Maybe some of that carries over to the players. In 2010 the Minnesota Twins had the best collection of on-field talent that we've seen in a generation. I don't need to remind you who they were. And when they won the division, again, and were set to open up the ALDS against the Yankees, again, I don't think I was alone in my sense of optimism. Okay, the putrid stench that has been the 2011 season to date may be tinting my memory of last October, but for the first time in years I thought the Twins had a legitimate shot to go all the way.

So when another painful collapse came, it had to hurt. It killed me. I know it killed a lot of us here. And I'm sure it killed the players.

As much as it's possible to assign individual attributes to a collection of players as a whole, is it possible this team isn't just suffering from injuries, but from a post-October-choke hangover? Hell, over the first week or two (and at times since) it was like this team hadn't even gone through spring training. At times it felt like the guys have just been running through the motions because, like so many seasons over the last decade, they've generally been able to pull something out in the second half and put the division away. At times it has felt as though these games don't matter, because it's still early.

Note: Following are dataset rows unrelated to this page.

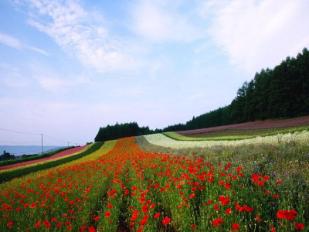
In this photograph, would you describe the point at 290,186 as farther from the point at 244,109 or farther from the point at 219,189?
the point at 244,109

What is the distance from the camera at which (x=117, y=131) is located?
96.0m

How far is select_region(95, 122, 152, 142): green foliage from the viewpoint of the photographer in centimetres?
9322

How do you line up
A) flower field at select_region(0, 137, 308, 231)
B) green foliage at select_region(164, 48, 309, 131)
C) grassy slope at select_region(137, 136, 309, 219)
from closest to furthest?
flower field at select_region(0, 137, 308, 231)
grassy slope at select_region(137, 136, 309, 219)
green foliage at select_region(164, 48, 309, 131)

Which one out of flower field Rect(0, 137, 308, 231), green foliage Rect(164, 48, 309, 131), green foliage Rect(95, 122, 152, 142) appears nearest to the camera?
flower field Rect(0, 137, 308, 231)

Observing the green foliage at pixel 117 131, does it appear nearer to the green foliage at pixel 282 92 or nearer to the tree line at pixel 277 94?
the tree line at pixel 277 94

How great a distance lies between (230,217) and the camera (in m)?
4.41

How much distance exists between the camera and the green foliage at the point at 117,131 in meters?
93.2

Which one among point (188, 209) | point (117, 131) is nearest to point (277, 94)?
point (188, 209)

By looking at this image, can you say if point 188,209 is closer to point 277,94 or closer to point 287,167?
point 287,167

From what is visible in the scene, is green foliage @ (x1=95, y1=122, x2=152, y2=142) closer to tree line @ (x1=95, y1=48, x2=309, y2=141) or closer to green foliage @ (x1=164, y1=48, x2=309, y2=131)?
tree line @ (x1=95, y1=48, x2=309, y2=141)

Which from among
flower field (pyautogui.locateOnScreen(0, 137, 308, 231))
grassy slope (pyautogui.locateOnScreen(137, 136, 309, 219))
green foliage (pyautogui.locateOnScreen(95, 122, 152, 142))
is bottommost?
flower field (pyautogui.locateOnScreen(0, 137, 308, 231))

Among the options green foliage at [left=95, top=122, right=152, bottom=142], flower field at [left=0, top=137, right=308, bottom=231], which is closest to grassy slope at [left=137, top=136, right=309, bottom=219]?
flower field at [left=0, top=137, right=308, bottom=231]

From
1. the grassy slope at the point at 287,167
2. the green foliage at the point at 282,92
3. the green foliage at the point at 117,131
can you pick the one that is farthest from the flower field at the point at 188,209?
the green foliage at the point at 117,131

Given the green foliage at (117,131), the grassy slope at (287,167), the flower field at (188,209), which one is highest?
the green foliage at (117,131)
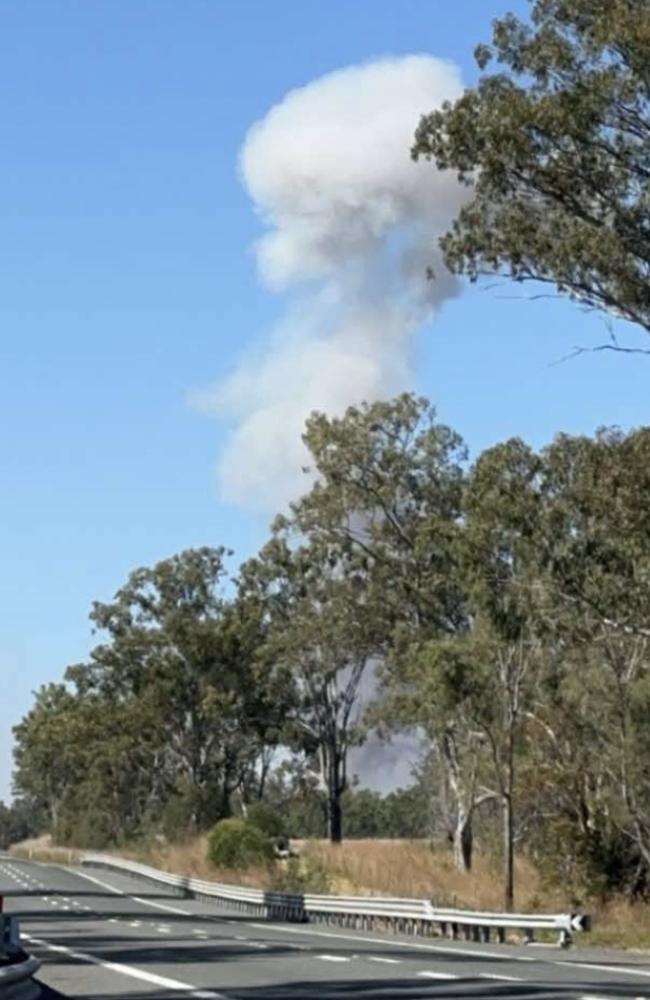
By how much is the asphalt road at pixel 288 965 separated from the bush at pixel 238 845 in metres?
23.2

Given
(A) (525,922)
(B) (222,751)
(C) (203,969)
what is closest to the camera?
(C) (203,969)

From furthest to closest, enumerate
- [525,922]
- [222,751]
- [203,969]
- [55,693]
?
[55,693] < [222,751] < [525,922] < [203,969]

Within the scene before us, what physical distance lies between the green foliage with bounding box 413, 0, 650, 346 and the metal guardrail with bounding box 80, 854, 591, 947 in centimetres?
1061

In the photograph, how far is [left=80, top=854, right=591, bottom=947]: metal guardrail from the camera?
3347 cm

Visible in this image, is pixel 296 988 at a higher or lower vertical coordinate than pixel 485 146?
lower

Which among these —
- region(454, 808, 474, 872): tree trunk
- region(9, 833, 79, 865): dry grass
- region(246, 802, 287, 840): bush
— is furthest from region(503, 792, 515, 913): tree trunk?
region(9, 833, 79, 865): dry grass

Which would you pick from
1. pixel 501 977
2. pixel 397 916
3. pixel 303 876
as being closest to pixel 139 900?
pixel 303 876

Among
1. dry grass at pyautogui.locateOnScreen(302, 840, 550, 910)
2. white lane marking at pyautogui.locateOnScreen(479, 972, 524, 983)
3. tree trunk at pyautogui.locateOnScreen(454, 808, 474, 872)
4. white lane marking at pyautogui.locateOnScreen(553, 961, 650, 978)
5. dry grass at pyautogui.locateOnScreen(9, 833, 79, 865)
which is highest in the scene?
dry grass at pyautogui.locateOnScreen(9, 833, 79, 865)

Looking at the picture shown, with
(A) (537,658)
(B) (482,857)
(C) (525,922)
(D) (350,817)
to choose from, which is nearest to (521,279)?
(C) (525,922)

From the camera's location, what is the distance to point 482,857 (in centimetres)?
6338

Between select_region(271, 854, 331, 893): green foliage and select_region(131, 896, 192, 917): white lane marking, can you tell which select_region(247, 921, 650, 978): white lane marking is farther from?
select_region(271, 854, 331, 893): green foliage

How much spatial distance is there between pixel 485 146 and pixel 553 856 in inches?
771

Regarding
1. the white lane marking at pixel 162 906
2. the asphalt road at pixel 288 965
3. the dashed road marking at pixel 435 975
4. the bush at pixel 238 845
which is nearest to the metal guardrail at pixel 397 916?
the asphalt road at pixel 288 965

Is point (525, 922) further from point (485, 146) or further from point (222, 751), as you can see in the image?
point (222, 751)
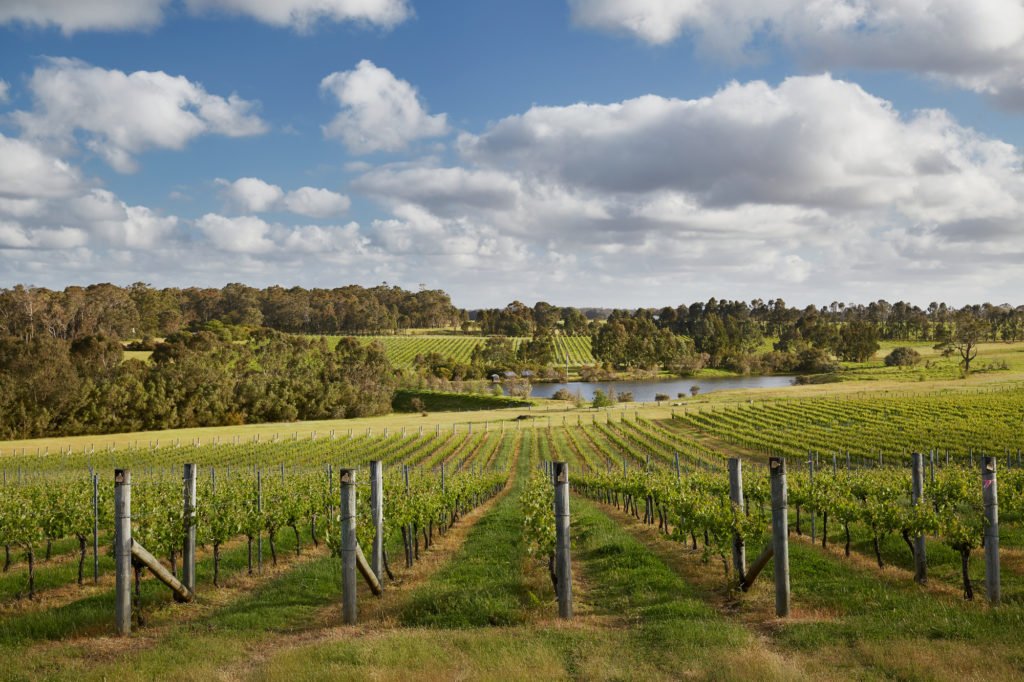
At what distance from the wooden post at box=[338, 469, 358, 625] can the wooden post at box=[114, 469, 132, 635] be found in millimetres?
3077

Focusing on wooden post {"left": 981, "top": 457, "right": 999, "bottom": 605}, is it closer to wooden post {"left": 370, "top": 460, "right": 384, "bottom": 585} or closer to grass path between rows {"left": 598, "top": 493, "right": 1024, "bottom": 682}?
grass path between rows {"left": 598, "top": 493, "right": 1024, "bottom": 682}

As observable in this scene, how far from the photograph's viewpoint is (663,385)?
130250 mm

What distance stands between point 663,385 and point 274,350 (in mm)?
73614

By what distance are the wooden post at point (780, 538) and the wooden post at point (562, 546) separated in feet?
10.0

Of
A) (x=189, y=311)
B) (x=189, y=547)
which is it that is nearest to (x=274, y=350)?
(x=189, y=311)

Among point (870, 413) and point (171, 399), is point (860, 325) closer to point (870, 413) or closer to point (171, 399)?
point (870, 413)

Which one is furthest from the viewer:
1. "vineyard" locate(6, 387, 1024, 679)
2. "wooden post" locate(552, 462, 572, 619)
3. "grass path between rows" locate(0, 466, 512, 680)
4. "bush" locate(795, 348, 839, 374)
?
"bush" locate(795, 348, 839, 374)

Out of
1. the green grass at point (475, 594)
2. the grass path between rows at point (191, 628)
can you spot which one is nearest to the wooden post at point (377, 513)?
the grass path between rows at point (191, 628)

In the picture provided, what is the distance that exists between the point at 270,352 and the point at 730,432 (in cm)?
7746

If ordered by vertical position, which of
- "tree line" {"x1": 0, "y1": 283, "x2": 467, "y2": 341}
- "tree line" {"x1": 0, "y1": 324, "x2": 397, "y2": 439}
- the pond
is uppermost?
"tree line" {"x1": 0, "y1": 283, "x2": 467, "y2": 341}

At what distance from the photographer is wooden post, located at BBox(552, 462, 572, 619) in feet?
→ 31.7

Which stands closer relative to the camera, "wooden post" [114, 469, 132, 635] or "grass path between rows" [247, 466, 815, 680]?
"grass path between rows" [247, 466, 815, 680]

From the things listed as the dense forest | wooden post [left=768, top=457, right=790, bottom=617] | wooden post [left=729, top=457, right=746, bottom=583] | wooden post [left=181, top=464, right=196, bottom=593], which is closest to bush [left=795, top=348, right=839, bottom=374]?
the dense forest

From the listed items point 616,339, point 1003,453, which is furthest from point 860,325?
point 1003,453
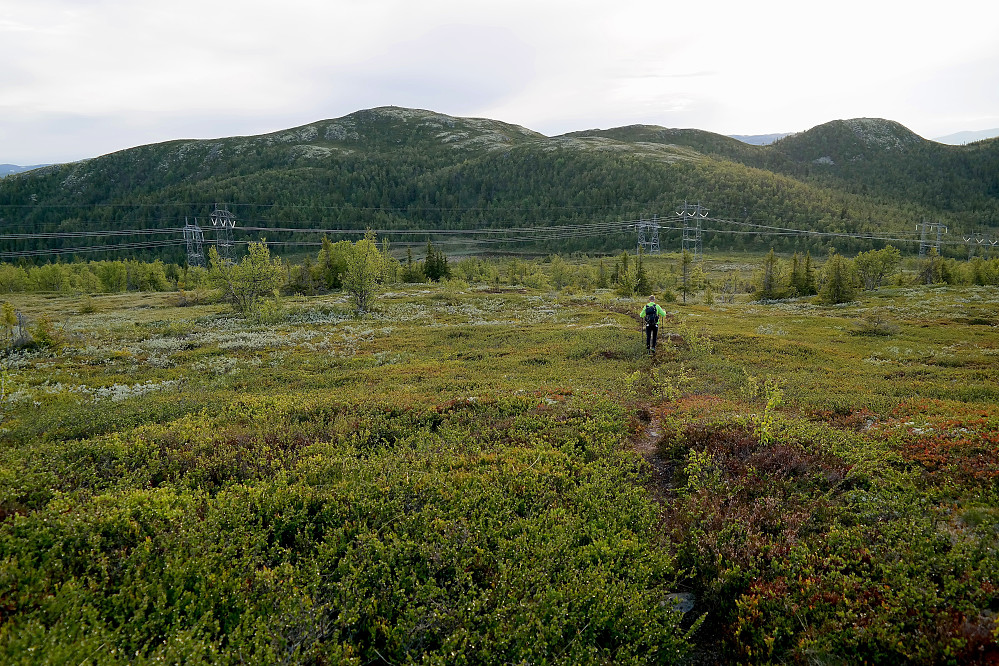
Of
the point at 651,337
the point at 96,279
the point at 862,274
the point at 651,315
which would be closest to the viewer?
the point at 651,315

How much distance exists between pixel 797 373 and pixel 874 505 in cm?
1424

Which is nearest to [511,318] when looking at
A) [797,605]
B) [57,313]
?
[797,605]

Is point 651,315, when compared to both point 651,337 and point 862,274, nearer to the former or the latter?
point 651,337

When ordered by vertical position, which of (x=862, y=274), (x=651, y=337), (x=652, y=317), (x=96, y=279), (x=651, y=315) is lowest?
(x=651, y=337)

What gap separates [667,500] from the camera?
993 cm

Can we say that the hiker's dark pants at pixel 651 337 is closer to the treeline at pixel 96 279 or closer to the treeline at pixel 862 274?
the treeline at pixel 862 274

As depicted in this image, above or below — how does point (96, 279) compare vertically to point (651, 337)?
above

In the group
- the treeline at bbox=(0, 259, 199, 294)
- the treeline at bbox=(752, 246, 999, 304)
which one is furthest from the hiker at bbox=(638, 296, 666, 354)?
the treeline at bbox=(0, 259, 199, 294)

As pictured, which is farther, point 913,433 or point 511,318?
point 511,318

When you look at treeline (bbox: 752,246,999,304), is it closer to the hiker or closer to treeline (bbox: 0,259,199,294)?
the hiker

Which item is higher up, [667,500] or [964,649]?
[964,649]

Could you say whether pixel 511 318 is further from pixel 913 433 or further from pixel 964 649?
pixel 964 649

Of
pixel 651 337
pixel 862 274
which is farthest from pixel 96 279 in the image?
pixel 862 274

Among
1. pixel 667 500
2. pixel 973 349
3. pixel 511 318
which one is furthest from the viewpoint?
pixel 511 318
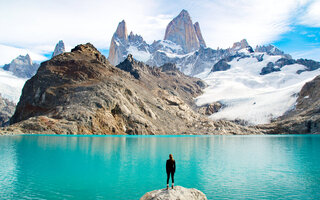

Well, tonight the game matters. Tonight, for the first time in 2011, the Twins get to square off against our fiercest rivals over the last few years, the White Sox. And if you can't get up for this series then you might as well be dead.

Tonight, I would love to see the Twins play with some passion. I want to see the pitcher throwing the ball like his life depends on it. And I want the offense, such as it is, to put more than three damn runs on the board.

I'm ever the eternal optimist (well, sometimes), so I'd like to think that a series against the White Sox can snap the Twins out of the early season haze they've been in. Feeling like they're playing in a game that matters, maybe it allows them to forget about how terrible they've been and it just allows them to play like they're capable of playing.

Hell on wheels, it's time to get this season started. Let's put this hangover behind us.